Home & Office

Microsoft pushes ahead with conversation transcription, virtual microphone arrays

Microsoft Research's 'Project Denmark' technology allows users to use the microphones in phones and laptops to create a virtual array that can handle conversation transcription and more.

Written by Mary Jo Foley, Senior Contributing Editor May 10, 2019 at 11:47 a.m. PT

Microsoft Build 201

Microsoft demonstrated some interesting advancements on the smart-meetings front this week during its Build 2019 keynote. Company officials showed off a new Conversation Transcription capability that's part of its Azure Speech Service. The new capability, now in preview, allows real-time transcription of multi-user conversations with automatic speaker attribution -- even when there's cross-talk happening.

But there was another part of this year's Build 2019 demonstration that happened so quickly that many (including me) initially may have missed it: Microsoft showed this service working not only on its custom microphone-array reference hardware -- like it did at last year's Build -- but using a cloud-powered virtual microphone array.

The virtual/cloud piece of this is still a Microsoft Research project, which is codenamed "Project Denmark." Instead of relying on dedicated microphone arrays, Project Denmark allows users to set up "virtual" microphone arrays using consumer devices like mobile phones and laptops with ordinary microphones. It fits into Microsoft's evolving ambient-computing strategy.

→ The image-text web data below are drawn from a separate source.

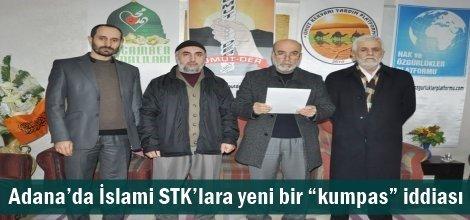 """Adana'da İslami STK'lara yeni bir """"kumpas"""" iddiası"""
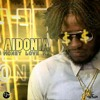 Aidonia - Money Love Me (Raw) September 2016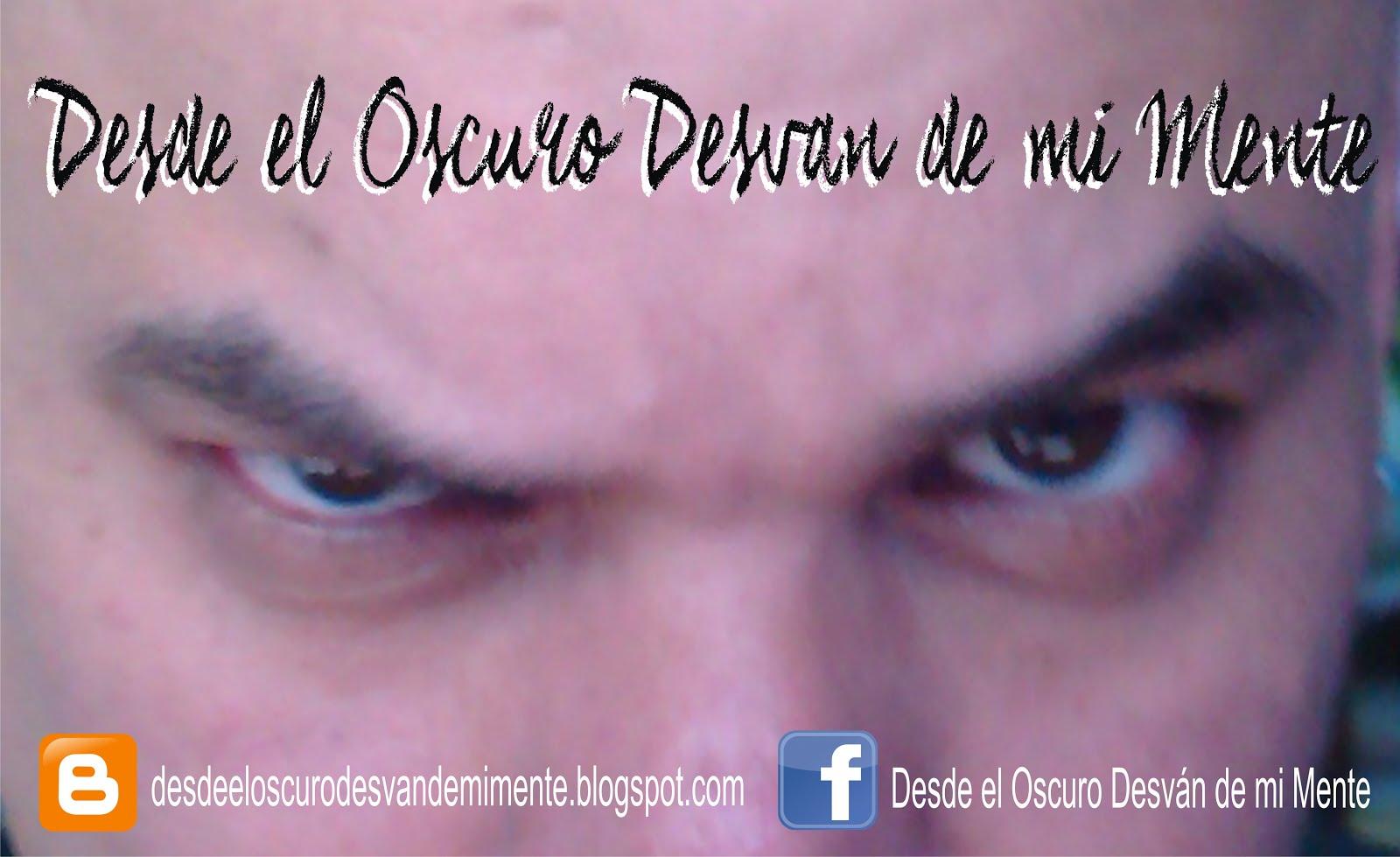 Blog Desde el Oscuro Desván de mi Mente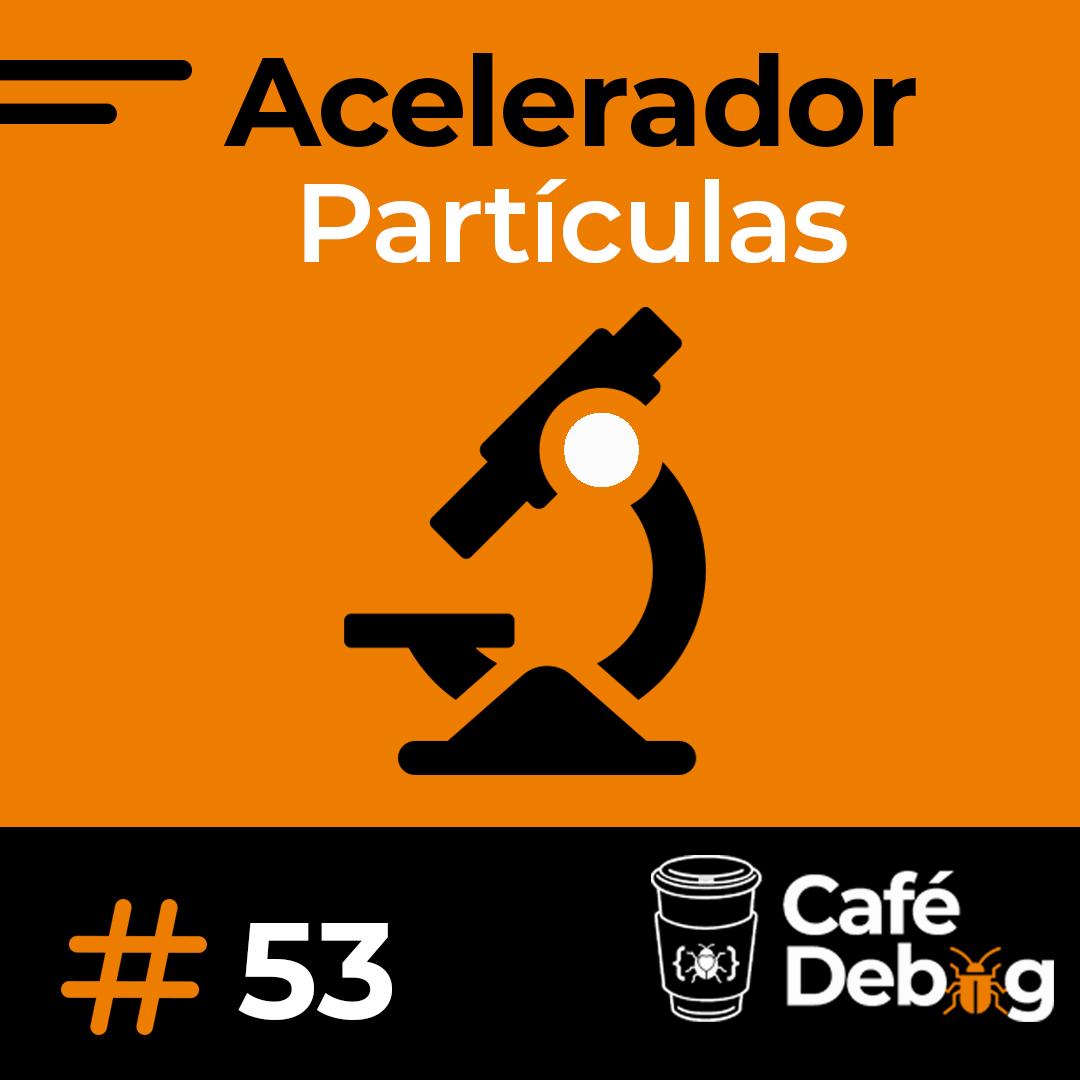 #53 [Sirius] conheça o maior acelerador de partículas do Brasil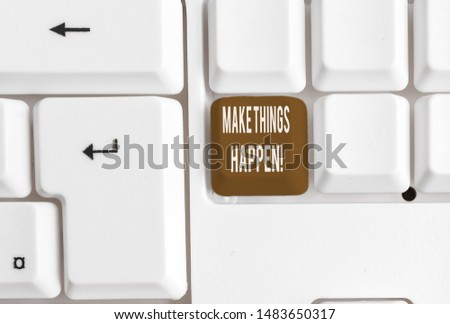 Writing note showing Make Things Happen. Business photo showcasing you will have to make hard efforts in order to achieve it White pc keyboard with note paper above the white background.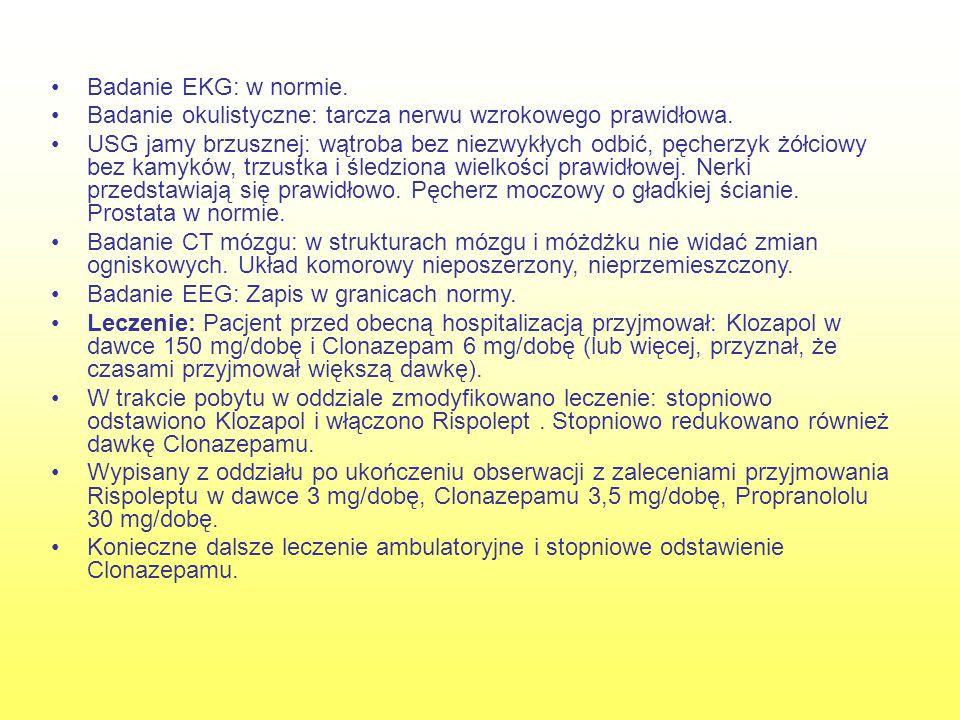 Badanie EKG: w normie. Badanie okulistyczne: tarcza nerwu wzrokowego prawidłowa.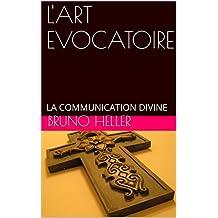 L'ART EVOCATOIRE: LA COMMUNICATION DIVINE (COMMENT SE CONNECTER A L'ESSENCE DIVINE t. 1) (French Edition)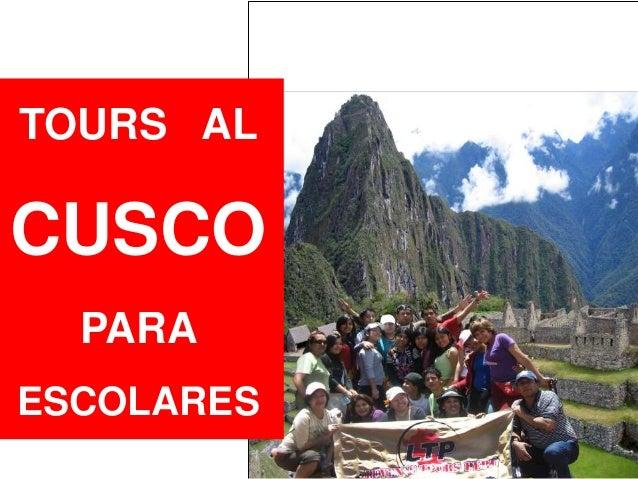 TOURS AL CUSCO PARA ESCOLARES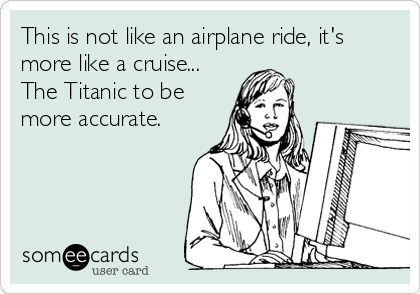 This is not like an airplane ride, it's more like a cruise... The Titanic to be more accurate.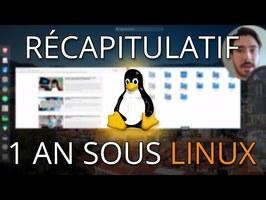 1 an sous Linux, voici comment ça s'est passé!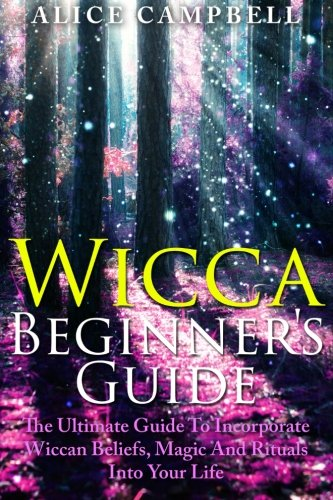 9781505754469: Wicca Beginner's Guide: The Ultimate Guide To Incorporate Wiccan Beliefs, Magic And Rituals Into Your Life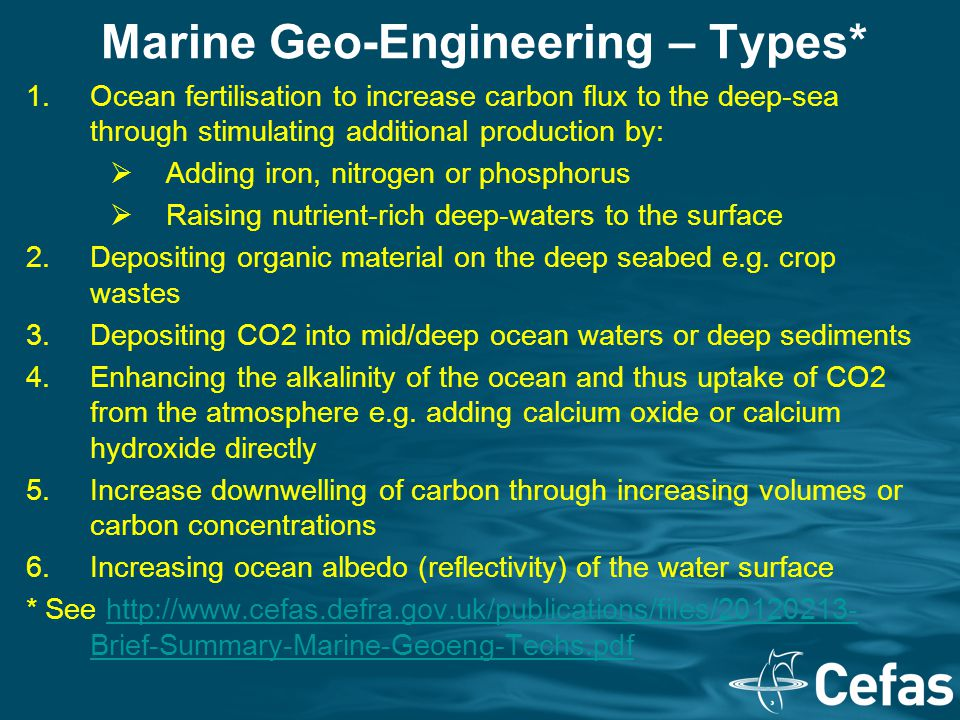 Marine Geo-Engineering – Types* 1.Ocean fertilisation to increase carbon flux to the deep-sea through stimulating additional production by:  Adding i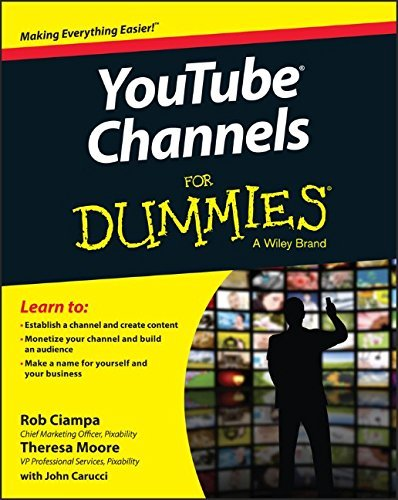 YouTube Channels For Dummies by Rob Ciampa (15-May-2015) Paperback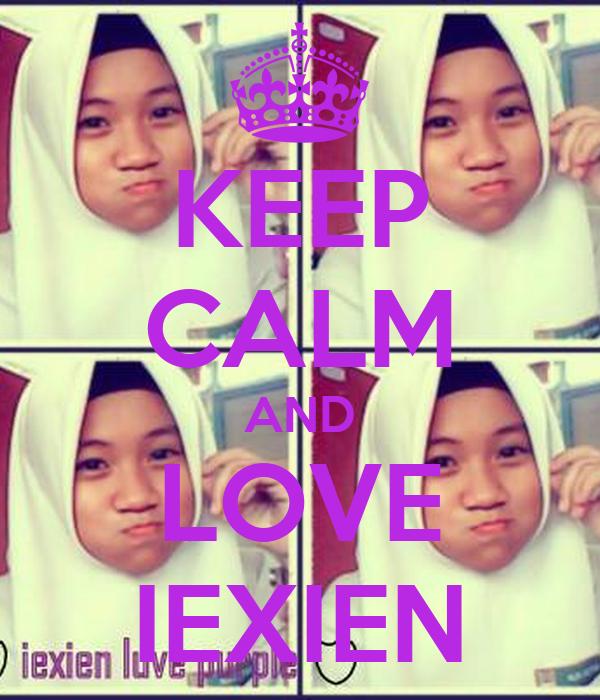 KEEP CALM AND LOVE IEXIEN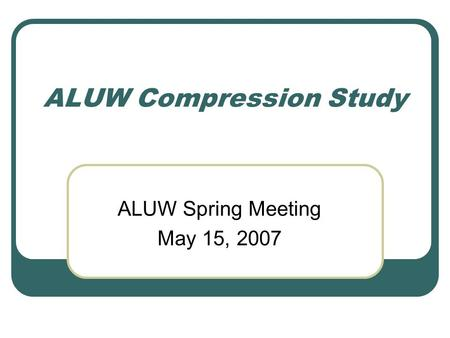 ALUW Compression Study ALUW Spring Meeting May 15, 2007.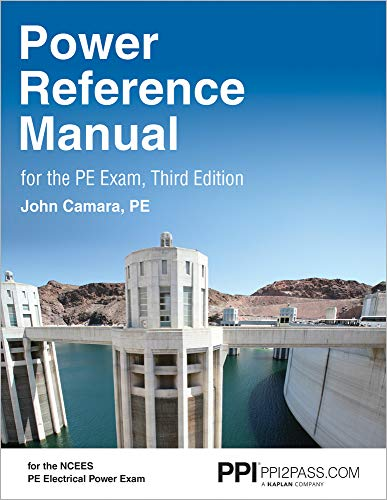 Power Reference Manual for the PE Exam (Electrical Power Engineering)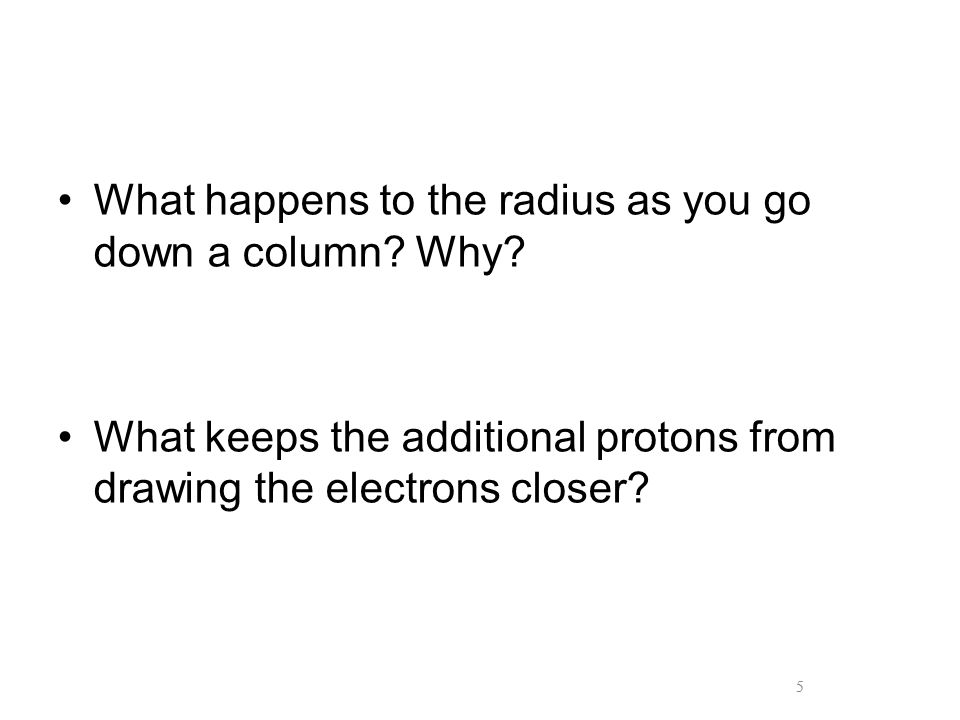 5 What happens to the radius as you go down a column? Why? What keeps the additional protons from drawing the electrons closer? 5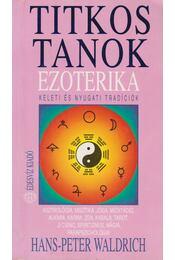 Ezoterika - Waldrich, Hans-Peter - Régikönyvek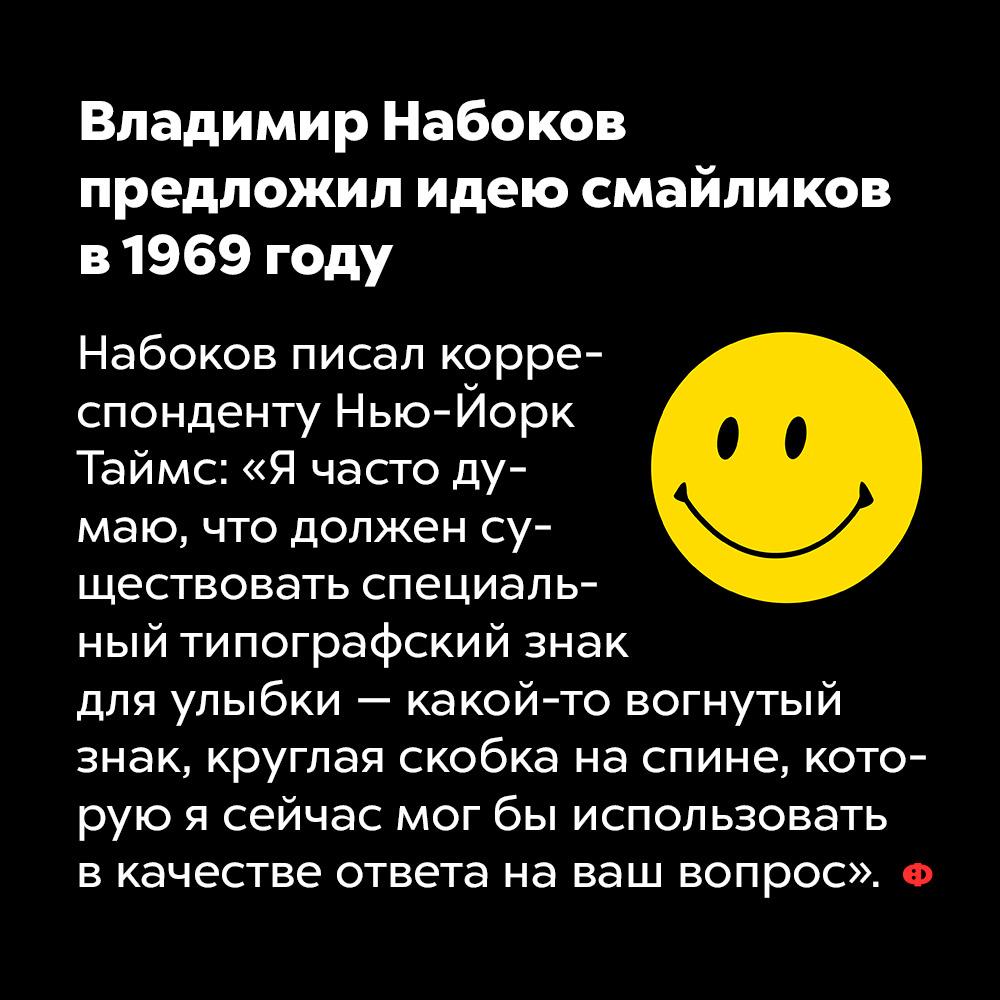 Владимир Набоков предложил идею смайликов в1969 году. Набоков писал корреспонденту Нью-Йорк Таймс: «Я часто думаю, что должен существовать специальный типографский знак для улыбки —какой-то вогнутый знак, круглая скобка на спине, которую я сейчас мог би использовать в качестве ответа на ваш вопрос».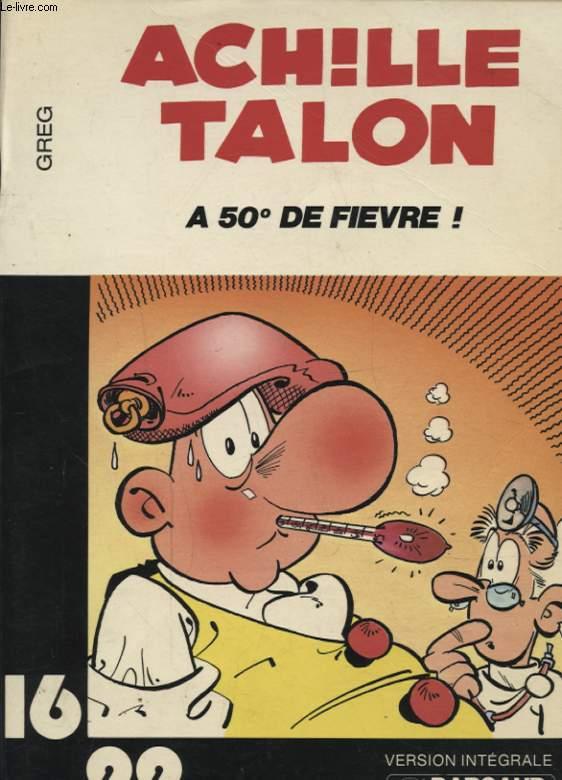 ACHILLE TALON A 50° DE FIEVRE !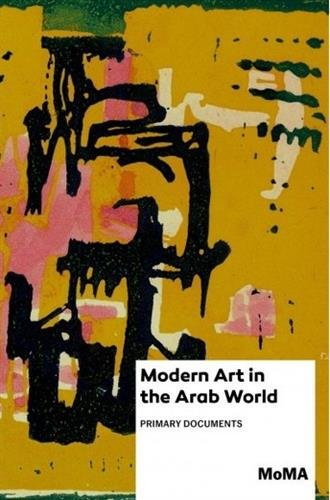 Modern Art in the Arab World: Primary Documents (MoMA Primary (Art Rogers Photography)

"Algorithms for combining speech information at multiple levels yield transcription accuracy that approaches that from close-talking microphones," say the Project Denmark researchers. There's a new project page for Project Denmark on the Microsoft Research site (thanks to WalkingCat for the link), as well as a technical report about Denmark.

From Microsoft Research's blog post about its announcements from Build this year:

"Project Denmark can potentially help our customers more easily transcribe conversations anytime and anywhere using Azure speech services, with or without a dedicated microphone array DDK. Future application scenarios are broad. For example, we may pair up multiple Microsoft Translator applications to help multiple people communicate more effectively using mobile phones to minimize language barriers."

Microsoft announced this week that it will be making the mysterious circular microphone array hardware we first saw at Build 2018 available to those outside the company in the form of device developer kits (which are codenamed "Princeton Tower). Audio-only microphone array DDKs can be purchased from http://ddk.roobo.com for roughly $100. Advanced audio-visual microphone array DDKs are available from Microsoft systems integration partners.

The Speech Devices developer Kit is made for those who want to build devices for custom virtual assistants, conversation transcription and smart speakers. (The Azure Kinect developer kit also can handle conversation transcription, for what it's worth.)

At Build 2018, Microsoft announced it was moving toward creating a single speech application programming programming interface (API) and software development kit (SDK) that would work across its products and services, including Windows, Office, Cortana, Xbox, and the HoloLens.